TEXT BLOCK:
Research shows that the amount spent by foreign tourists in Canada increased by 64% to $23 billion last year. This year’s spending is estimated to approach $43 billion spent in 2019.
The epidemic significantly impacted Canada’s hospitality and transportation industries, leading to border closures and travel and restaurant dining restrictions.
The COVID-19 recovery is still underway, and growth is negatively impacted by inflation and labor shortages.
Restaurants Canada has reported a 116% increase in bankruptcy filings from food businesses, including restaurants and caterers, since 2022.
The food service sector “was hit harder than any other industry by the pandemic, and the industry still has a long road to recovery,” the trade association stated in a release earlier this month.
Beth Potter, the president of the Tourism Industry Association of Canada, has predicted the tourism industry’s recovery. She says domestic tourism expenses are expected to reach pre-pandemic levels this year. However, foreign visitors may take until 2025 to reach that level. Additionally, she believes business travel may not fully recover until 2026. The number of bookings for business-related events in Canada this year is only 47% of what it was before the pandemic.

DATA FOR ANALYSIS:
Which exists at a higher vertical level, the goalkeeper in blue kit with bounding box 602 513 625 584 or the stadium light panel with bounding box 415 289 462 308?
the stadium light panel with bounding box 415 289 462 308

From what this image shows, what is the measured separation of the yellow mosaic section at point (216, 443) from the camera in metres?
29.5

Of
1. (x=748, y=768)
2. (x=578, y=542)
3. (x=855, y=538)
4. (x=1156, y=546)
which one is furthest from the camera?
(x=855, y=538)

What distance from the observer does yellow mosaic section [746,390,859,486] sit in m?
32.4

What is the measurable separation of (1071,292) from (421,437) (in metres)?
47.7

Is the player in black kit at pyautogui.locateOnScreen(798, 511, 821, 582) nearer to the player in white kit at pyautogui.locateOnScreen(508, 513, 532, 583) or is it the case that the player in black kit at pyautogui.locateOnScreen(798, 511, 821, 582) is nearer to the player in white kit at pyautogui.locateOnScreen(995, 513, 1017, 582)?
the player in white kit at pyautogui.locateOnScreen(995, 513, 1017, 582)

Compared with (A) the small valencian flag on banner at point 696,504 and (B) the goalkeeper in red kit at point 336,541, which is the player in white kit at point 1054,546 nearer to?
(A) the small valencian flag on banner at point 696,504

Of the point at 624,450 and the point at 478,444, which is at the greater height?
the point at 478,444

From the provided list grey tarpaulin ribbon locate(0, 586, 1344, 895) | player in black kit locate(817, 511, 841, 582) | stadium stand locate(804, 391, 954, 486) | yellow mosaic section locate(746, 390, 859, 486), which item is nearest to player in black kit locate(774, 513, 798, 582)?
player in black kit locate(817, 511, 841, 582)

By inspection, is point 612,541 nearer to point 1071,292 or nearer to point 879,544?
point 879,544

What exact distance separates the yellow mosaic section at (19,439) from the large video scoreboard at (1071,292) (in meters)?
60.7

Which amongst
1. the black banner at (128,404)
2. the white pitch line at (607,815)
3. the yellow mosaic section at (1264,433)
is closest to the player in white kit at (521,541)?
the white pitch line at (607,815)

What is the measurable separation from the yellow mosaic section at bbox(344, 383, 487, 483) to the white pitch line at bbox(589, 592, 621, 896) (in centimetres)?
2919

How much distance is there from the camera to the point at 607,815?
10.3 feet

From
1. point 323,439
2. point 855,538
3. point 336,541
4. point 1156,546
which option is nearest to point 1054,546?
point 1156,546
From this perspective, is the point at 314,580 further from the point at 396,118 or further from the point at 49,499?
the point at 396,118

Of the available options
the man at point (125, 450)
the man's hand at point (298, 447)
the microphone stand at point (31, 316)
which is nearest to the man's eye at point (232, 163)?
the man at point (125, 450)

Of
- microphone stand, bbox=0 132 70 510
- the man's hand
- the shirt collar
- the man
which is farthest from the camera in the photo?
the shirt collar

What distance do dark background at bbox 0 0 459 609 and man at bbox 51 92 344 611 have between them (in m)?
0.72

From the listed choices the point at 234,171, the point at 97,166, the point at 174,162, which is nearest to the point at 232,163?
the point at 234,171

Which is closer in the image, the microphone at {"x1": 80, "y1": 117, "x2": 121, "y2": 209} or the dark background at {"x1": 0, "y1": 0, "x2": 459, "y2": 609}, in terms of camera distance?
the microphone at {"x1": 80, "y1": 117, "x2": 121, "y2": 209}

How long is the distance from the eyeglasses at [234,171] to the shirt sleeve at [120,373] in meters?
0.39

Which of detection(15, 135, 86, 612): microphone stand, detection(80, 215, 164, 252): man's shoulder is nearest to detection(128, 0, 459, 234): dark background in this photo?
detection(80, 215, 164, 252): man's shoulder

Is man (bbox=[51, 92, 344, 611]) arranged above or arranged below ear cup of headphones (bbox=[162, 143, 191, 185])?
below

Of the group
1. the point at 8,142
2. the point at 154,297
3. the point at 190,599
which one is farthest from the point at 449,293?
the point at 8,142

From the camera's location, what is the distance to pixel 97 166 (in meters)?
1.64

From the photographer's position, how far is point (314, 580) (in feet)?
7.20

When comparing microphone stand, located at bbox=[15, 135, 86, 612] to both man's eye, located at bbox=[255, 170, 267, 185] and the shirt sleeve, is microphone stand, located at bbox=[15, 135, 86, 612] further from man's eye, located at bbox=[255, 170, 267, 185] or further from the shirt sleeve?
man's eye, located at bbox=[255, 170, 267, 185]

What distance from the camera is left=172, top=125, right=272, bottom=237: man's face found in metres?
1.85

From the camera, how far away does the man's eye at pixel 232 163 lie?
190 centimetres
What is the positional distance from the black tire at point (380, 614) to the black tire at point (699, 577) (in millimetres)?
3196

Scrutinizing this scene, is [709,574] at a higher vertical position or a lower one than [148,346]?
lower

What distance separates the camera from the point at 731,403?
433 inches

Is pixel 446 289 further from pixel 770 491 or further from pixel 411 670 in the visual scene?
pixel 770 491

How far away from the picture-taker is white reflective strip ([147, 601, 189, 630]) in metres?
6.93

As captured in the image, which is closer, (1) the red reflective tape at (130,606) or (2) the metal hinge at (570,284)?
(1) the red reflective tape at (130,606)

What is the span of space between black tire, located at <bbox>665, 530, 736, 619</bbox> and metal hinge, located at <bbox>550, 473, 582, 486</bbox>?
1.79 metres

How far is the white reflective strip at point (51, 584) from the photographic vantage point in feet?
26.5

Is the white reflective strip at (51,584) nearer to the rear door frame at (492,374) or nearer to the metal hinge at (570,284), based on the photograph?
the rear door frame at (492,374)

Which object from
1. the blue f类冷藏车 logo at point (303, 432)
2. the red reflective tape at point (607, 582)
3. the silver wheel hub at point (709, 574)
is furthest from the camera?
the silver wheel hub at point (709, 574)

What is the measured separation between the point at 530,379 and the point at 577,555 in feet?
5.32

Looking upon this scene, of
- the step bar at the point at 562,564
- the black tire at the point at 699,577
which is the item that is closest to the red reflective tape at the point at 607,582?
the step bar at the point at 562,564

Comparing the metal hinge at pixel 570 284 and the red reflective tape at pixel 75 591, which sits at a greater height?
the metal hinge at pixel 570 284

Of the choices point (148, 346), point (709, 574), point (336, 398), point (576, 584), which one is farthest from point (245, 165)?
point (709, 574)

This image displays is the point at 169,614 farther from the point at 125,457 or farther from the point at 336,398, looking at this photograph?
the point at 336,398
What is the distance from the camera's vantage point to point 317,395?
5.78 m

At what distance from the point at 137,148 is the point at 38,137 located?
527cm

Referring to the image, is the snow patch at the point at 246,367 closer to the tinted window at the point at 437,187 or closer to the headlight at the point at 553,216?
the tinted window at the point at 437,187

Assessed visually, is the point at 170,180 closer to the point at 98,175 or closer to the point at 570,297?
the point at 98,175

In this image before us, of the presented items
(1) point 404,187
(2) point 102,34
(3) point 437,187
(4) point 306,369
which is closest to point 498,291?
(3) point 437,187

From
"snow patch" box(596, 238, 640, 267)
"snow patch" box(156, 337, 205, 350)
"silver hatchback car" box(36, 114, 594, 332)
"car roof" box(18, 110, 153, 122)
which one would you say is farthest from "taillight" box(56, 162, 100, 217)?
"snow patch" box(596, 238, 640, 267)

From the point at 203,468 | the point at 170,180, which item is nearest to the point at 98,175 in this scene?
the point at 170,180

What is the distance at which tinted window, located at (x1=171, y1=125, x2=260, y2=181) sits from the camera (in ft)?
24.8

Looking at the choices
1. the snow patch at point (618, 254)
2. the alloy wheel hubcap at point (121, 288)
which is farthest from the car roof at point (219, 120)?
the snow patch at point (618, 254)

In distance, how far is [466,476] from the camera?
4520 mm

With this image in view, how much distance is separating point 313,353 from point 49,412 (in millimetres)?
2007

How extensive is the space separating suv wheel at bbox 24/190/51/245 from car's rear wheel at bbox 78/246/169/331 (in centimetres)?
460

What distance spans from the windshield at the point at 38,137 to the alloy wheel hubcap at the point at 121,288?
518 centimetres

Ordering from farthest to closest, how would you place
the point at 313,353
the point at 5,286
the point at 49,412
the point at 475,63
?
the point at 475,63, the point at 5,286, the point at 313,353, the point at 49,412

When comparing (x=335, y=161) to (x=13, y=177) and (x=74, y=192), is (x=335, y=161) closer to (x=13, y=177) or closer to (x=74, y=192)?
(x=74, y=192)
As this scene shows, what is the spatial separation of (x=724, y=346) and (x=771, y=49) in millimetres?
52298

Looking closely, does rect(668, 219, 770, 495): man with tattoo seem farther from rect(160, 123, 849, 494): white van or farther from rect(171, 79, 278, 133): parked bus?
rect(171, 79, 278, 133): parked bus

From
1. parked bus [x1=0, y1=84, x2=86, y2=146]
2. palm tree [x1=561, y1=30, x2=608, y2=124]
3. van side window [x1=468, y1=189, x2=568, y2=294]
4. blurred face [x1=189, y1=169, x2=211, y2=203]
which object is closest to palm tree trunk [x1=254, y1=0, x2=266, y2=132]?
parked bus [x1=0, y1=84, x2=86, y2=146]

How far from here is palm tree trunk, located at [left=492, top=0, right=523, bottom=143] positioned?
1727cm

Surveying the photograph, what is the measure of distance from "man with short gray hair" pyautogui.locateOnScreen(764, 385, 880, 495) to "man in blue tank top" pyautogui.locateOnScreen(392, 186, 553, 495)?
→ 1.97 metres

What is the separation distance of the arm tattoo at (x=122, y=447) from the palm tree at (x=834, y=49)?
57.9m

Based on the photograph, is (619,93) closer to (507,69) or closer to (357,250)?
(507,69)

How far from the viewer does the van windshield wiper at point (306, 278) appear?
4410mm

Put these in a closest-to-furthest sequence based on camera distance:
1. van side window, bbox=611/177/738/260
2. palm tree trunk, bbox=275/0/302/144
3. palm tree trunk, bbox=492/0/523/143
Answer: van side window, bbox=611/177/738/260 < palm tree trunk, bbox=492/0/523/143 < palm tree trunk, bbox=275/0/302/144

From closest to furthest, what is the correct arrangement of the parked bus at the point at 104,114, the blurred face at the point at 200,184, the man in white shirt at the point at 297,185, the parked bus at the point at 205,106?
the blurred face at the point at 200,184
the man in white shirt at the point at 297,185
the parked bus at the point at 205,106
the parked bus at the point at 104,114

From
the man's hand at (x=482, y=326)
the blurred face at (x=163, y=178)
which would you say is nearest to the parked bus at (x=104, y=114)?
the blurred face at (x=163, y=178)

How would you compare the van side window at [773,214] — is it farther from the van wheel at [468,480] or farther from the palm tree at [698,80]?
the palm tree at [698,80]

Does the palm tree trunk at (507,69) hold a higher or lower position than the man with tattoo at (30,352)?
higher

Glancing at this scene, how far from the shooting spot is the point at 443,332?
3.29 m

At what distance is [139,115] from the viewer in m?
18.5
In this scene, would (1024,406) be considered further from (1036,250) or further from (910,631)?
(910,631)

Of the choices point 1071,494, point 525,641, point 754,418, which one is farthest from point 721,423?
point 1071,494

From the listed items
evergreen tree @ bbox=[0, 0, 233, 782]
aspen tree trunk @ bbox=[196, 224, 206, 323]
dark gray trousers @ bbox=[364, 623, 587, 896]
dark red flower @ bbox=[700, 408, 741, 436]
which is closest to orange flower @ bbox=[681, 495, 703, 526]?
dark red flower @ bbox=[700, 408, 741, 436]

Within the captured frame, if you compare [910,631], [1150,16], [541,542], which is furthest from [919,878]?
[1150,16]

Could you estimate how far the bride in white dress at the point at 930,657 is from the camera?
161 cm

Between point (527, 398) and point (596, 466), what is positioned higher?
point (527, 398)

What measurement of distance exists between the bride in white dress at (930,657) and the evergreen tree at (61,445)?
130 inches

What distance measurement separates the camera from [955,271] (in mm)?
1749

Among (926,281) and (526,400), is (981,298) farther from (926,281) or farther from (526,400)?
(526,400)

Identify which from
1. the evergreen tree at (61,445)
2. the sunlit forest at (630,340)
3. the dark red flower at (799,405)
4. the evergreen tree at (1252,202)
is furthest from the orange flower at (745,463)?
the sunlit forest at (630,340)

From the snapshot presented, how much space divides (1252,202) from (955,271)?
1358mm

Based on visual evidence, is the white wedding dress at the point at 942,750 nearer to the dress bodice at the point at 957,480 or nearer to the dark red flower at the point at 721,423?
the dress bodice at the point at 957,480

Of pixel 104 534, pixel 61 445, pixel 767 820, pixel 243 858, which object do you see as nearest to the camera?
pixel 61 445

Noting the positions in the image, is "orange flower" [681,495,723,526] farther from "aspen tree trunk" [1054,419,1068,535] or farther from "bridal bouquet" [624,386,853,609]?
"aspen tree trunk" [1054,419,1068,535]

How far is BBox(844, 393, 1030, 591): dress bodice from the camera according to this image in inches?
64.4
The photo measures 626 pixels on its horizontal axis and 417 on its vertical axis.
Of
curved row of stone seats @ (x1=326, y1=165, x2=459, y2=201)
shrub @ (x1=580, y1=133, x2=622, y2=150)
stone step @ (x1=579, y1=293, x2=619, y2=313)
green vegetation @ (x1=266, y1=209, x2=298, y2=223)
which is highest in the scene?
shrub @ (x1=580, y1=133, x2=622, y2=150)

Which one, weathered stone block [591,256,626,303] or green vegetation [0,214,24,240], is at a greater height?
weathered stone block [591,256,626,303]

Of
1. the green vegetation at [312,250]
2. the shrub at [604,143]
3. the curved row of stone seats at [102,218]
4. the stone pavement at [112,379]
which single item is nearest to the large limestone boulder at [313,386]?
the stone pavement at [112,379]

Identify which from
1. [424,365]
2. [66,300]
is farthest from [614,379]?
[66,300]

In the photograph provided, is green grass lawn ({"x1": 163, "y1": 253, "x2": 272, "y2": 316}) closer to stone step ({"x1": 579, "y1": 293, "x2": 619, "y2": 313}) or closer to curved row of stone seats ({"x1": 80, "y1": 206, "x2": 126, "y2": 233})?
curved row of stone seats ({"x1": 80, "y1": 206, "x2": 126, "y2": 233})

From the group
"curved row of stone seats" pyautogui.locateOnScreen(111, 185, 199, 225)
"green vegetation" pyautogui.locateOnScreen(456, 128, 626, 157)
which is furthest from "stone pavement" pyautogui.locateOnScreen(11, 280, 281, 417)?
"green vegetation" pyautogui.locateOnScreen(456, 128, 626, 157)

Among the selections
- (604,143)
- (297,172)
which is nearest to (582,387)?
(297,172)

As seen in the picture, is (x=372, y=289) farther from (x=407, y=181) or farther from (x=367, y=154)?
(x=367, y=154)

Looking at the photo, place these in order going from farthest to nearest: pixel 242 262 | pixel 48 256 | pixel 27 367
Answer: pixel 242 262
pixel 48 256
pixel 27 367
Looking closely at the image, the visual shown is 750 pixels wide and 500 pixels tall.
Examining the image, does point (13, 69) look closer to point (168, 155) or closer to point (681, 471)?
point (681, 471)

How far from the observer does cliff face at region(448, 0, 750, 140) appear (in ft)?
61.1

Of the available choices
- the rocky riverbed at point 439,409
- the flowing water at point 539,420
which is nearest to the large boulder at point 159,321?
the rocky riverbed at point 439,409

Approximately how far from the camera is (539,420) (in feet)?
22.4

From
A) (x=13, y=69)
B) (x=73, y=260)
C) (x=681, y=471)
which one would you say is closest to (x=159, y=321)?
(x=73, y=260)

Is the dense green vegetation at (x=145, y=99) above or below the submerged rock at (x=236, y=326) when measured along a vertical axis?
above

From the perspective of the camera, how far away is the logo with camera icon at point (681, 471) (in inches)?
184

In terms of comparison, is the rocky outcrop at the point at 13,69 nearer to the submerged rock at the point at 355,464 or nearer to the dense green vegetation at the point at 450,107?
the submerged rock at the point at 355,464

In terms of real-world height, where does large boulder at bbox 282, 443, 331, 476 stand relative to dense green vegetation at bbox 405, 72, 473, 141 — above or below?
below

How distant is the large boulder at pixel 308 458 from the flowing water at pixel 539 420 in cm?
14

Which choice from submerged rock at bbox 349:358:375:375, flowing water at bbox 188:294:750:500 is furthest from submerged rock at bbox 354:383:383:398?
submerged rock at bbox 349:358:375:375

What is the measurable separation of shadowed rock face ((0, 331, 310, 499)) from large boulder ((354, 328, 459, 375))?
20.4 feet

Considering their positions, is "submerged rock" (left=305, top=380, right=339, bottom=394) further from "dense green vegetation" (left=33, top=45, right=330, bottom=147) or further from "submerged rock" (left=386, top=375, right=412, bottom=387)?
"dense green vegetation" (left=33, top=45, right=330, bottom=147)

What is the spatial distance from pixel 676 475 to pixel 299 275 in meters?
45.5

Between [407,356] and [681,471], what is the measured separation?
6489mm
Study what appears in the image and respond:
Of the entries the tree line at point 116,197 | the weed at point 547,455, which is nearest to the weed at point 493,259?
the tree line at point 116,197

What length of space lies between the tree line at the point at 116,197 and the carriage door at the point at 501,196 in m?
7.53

PARTS OF THE EXERCISE:
1 – Revise the passage on Canada's tourism recovery, starting with "Research shows that" and going on through "restaurant dining restrictions.", replacing "epidemic" with "pandemic".
2 – In the passage on Canada's tourism recovery, what share of pre-pandemic levels do this year's bookings for business-related events in Canada reach?
3 – Continue the passage on Canada's tourism recovery from its last sentence.
The records are separate from the text on Canada's tourism recovery.

EXPECTED OUTPUTS:
1 –
Research shows that the amount spent by foreign tourists in Canada increased by 64% to $23 billion last year. This year’s spending is estimated to approach $43 billion spent in 2019.
The pandemic significantly impacted Canada’s hospitality and transportation industries, leading to border closures and travel and restaurant dining restrictions.

2 – 47%

3 –
According to experts, high lending rates are still a significant challenge. Additionally, the labor shortage is the biggest problem tourist operators face, with an estimated 300,000 job vacancies expected to remain unfilled this year.
Due to travel restrictions caused by the pandemic, more Canadians are becoming familiar with the domestic travel options available in Canada. It gives hope and optimism to tour companies.
The World Travel and Tourism Council predicts that the tourism industry will significantly boost Canada’s GDP by contributing over $238 billion by 2033. This sector is expected to account for 7% of the country’s GDP and provide employment opportunities for 2.1 million Canadians.